[Start of section]
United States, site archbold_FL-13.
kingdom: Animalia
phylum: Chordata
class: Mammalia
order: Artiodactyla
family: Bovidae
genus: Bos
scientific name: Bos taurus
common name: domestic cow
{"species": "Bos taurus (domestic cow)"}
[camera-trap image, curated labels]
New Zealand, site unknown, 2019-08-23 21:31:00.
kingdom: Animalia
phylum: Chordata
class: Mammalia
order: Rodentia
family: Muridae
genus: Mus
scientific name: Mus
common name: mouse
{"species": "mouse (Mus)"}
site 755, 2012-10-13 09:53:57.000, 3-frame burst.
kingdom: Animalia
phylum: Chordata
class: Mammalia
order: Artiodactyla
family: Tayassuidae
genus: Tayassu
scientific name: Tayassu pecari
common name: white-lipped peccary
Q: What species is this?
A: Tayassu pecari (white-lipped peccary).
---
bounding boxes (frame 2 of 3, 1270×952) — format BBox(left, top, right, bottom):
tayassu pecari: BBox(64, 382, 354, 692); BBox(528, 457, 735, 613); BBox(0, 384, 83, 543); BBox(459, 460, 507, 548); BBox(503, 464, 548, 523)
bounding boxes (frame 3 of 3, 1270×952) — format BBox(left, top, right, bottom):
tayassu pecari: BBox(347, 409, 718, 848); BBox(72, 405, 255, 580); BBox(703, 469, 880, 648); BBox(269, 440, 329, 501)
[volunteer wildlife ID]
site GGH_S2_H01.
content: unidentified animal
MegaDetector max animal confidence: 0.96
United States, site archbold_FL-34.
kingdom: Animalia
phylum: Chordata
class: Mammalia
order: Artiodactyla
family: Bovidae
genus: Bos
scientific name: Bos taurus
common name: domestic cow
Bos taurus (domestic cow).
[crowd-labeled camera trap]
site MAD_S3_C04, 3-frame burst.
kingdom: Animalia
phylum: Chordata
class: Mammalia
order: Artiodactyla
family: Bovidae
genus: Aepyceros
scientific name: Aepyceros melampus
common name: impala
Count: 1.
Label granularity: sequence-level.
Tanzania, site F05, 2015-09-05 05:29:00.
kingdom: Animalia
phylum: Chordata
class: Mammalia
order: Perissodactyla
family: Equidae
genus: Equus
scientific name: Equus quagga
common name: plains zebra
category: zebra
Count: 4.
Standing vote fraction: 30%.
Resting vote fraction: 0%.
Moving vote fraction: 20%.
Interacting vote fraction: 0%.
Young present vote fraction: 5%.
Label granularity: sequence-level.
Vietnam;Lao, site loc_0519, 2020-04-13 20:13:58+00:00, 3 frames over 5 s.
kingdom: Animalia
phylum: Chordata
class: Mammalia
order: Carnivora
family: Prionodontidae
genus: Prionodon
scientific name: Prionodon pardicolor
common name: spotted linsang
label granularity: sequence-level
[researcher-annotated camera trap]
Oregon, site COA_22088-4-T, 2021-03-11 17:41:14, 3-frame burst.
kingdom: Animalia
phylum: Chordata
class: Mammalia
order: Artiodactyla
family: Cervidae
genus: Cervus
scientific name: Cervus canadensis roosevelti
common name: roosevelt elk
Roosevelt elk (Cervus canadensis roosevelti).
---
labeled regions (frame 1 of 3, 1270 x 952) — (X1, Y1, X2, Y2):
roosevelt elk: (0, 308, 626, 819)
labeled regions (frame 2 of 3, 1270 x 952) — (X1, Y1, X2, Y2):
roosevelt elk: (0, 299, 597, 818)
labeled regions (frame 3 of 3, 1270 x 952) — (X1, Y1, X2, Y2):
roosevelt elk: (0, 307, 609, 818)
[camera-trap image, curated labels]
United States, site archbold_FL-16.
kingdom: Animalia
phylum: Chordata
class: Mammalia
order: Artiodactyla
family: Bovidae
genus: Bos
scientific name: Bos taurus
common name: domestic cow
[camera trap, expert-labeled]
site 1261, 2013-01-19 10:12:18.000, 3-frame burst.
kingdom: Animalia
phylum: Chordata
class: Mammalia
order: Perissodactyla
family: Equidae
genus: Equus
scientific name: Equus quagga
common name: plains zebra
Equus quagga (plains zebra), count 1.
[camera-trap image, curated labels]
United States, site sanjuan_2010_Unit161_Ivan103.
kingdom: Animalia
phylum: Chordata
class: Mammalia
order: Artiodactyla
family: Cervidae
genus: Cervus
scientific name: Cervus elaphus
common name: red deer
[End of section]
» **Directions for this task**
Each line in the listing above from the one containing "category: zebra" through the one containing "genus: Prionodon" should be repeated exactly, and no other line.

» **Solution for this exercise**
category: zebra
Count: 4.
Standing vote fraction: 30%.
Resting vote fraction: 0%.
Moving vote fraction: 20%.
Interacting vote fraction: 0%.
Young present vote fraction: 5%.
Label granularity: sequence-level.
Vietnam;Lao, site loc_0519, 2020-04-13 20:13:58+00:00, 3 frames over 5 s.
kingdom: Animalia
phylum: Chordata
class: Mammalia
order: Carnivora
family: Prionodontidae
genus: Prionodon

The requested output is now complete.